There’s More than Meets the Eye

Big Data Inforgraphic

This is a link to the Infographic

        This infographic shows a number of statistics related to the collection and transfer of data on the internet, giving the audience an idea of how massive “The World of Data” really is. This information is presented in such a way that the audience believes the information, instead of questioning the sources of the data. The viewers, including myself, get attached to the point that this infographic is trying to make by honing in on specific facts such as: Google collects 24 Petabytes of data per day, 20 hours of video is uploaded to YouTube every minute, and 2.9 million emails are sent every second, which causes us to trust the information in this random image. However, how can we trust the sources of this information and where do they come from? To find out, we will take a look at the specific piece of data: “Google collects 24 petabytes of data per day.” By analyzing the source of information in this image, we can determine the reliability and value of the infographic itself.

Big Data Infographic

 

The claim that “Google processes 24 petabytes of data per day” must have come from some research or information that Google presented themselves. To find this research, I began by searching the web for “Google’s Data Consumption” (I actually used Bing as a search engine, just in case Google was not willing to freely release this information to the public). I got redirected a couple of times to new websites, but it didn’t take long before I found an article about MapReduce, which is the software Google uses to sort and process their large quantities of data. In this article, a photo was shown comparing the amount of data Google has processed from August 2004 to September 2007. If you look at the numbers for 2007, and add up the amount of input data with the amount of machines used, it does indeed come out to over 20 petabytes.

Google MapReduce Satistics

 

Here’s the link to the magazine

        This article was published in 2008, in the “Communications of the ACM” magazine. “ACM (Association of Computing Machinery) is the world’s largest educational and scientific computing society, and they deliver resources that advance computing as a science and a profession.” The fact that this source was researched by a reliable Association, reviewed by a publishing company, and published, I believe it establishes itself as highly credible.

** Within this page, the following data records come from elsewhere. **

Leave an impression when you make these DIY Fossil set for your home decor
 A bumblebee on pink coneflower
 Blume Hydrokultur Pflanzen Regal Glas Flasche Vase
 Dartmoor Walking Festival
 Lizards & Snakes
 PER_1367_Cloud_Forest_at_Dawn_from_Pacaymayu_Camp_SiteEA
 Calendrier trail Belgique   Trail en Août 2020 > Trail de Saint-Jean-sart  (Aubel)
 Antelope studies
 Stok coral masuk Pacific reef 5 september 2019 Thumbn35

The original infographic also mentioned MapReduce as one of its sources, therefore I think this Infographic uses reliable information and can be trusted.

ACM’s website is here

Big Data Infographic 2

        This infographic uses the reliable information that “Google collects 24 petabytes of data per day,” and puts it in context to make a strong claim about “How Big the World of Data” really is. This is how most infographics are, therefore the source of information is usually irrelevant, because the strong claims and visual evidence allows the audience to believe and consider the claim being made. However, the sources of information really matter, especially when being made in other contexts, such as a lawsuit against Google, or a scientific study about how information is collected online. Therefore, it’s important to understand the reliability and value of a piece of information by knowing the source. There’s a reason you cite all of your sources in a research paper, or any other academic paper for that matter. It’s not just so you can sound smarter, it proves that your work is credible and your facts come from actual data and is not made up. This infographic may have turned out to be reliable, however not all infographics are. Depending on the context the information is being used in, most infographics should not be trusted without a little bit of background research.